- EXCERPT TO READ -
--- START ---

Application: No matter what you have done in the past, God is willing and ready to forgive you and deliver you if you will turn to Him. Is there something you need to confess to Him? Is there some area of your life, you need deliverance?

5. He led them by a straight way – God’s leading is normally clear and simple. Things get complicated and messy when we take matters into our hands or leave the path He has laid out for us. The road into the Promised Land was simple. It was when the people disobeyed that they began wandering in the wilderness.

God does not want us to be lost. He does not want us to go forward with no sense of direction, meaning, or purpose. All of these He gives to us in His Word, if we will only look.

6. Thank the Lord for His steadfast love – This principle is repeated throughout the passage. You know what it means. It is simple. It is clear. The key is to do it.

Activity: You can play a game in your small group. Split into two groups. Use three minutes for each person on each team to write down as many things as he can that he is thankful for. Combine the answers with other people from your team and read through them. Whichever team gets the highest score, wins!

III. Thank the Lord for His deliverance (10-16)

Discussion Questions

Who might the psalmist be describing in this section? Is the psalmist talking about a specific event or something more general?
Are there any biblical examples of what he is describing?
Why were the people in darkness and gloom?
What does this teach us about one reason we may find ourselves in trouble?
What did God do when they rebelled? Why did He do this? Does He still discipline today?
Is there a time when you felt like you were in darkness? What did you do?
When did He move to help them?
What are those who are delivered from the consequences of their sin encouraged to do?

Cross-References

2 Kings 25:4-7, Jeremiah 39:4-8 – These passages describe the punishment and discipline which King Zedekiah faced, including being bound and imprisoned.

Psalm 34:4 – I sought the Lord, and he answered me and delivered me from all my fears.

Galatians 5:1 – For freedom Christ has set us free; stand firm therefore, and do not submit again to a yoke of slavery.

Isaiah 61:1-3 – The Spirit of the Sovereign Lord is on me, because the Lord has anointed me to proclaim good news to the poor. He has sent me to bind up the brokenhearted, to proclaim freedom for the captives and release from darkness for the prisoners, to proclaim the year of the Lord’s favor and the day of vengeance of our God, to comfort all who mourn, and provide for those who grieve in Zion— to bestow on them a crown of beauty instead of ashes, the oil of joy instead of mourning, and a garment of praise instead of a spirit of despair. They will be called oaks of righteousness, a planting of the Lord for the display of his splendor.

--- END ---

- ASSIGNED TASK -
Translate this sentence from the Bible study guide into Spanish: "Things get complicated and messy when we take matters into our hands or leave the path He has laid out for us." The listing comes from a separate source, not from the Bible study guide.

- RAW DATA -
--- START ---

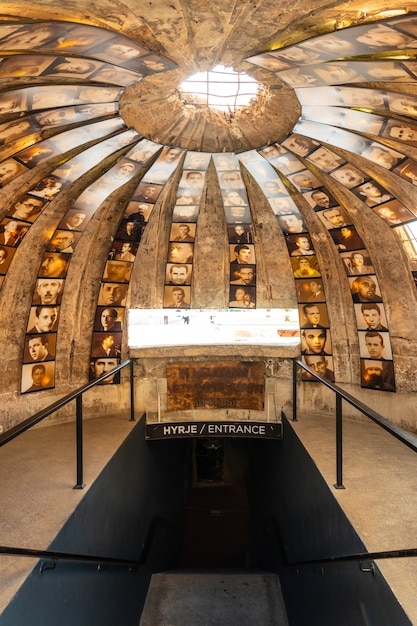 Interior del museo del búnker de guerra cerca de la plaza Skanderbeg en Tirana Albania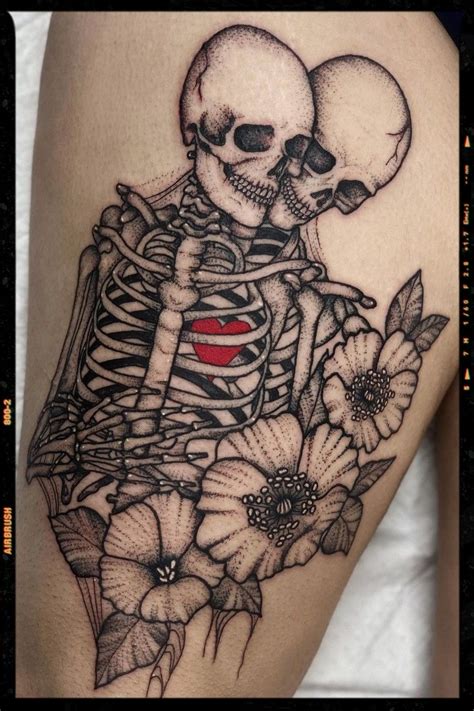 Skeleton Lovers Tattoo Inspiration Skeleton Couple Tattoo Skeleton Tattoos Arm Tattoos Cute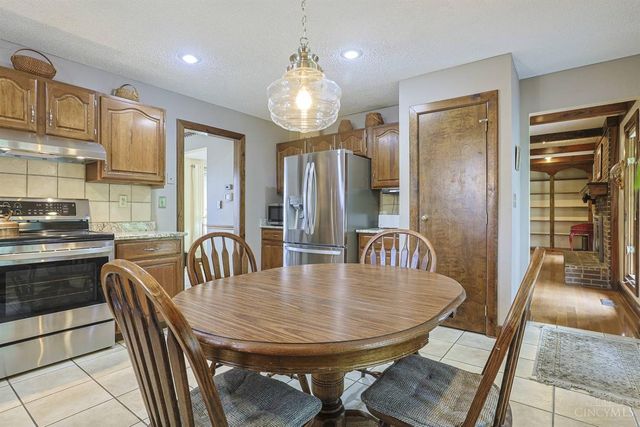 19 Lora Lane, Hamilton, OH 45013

--- END ---

- ANSWER TO THIS EXERCISE -
Las cosas se vuelven complicadas y desordenadas cuando tomamos los asuntos en nuestras manos o nos apartamos del camino que Él ha trazado para nosotros.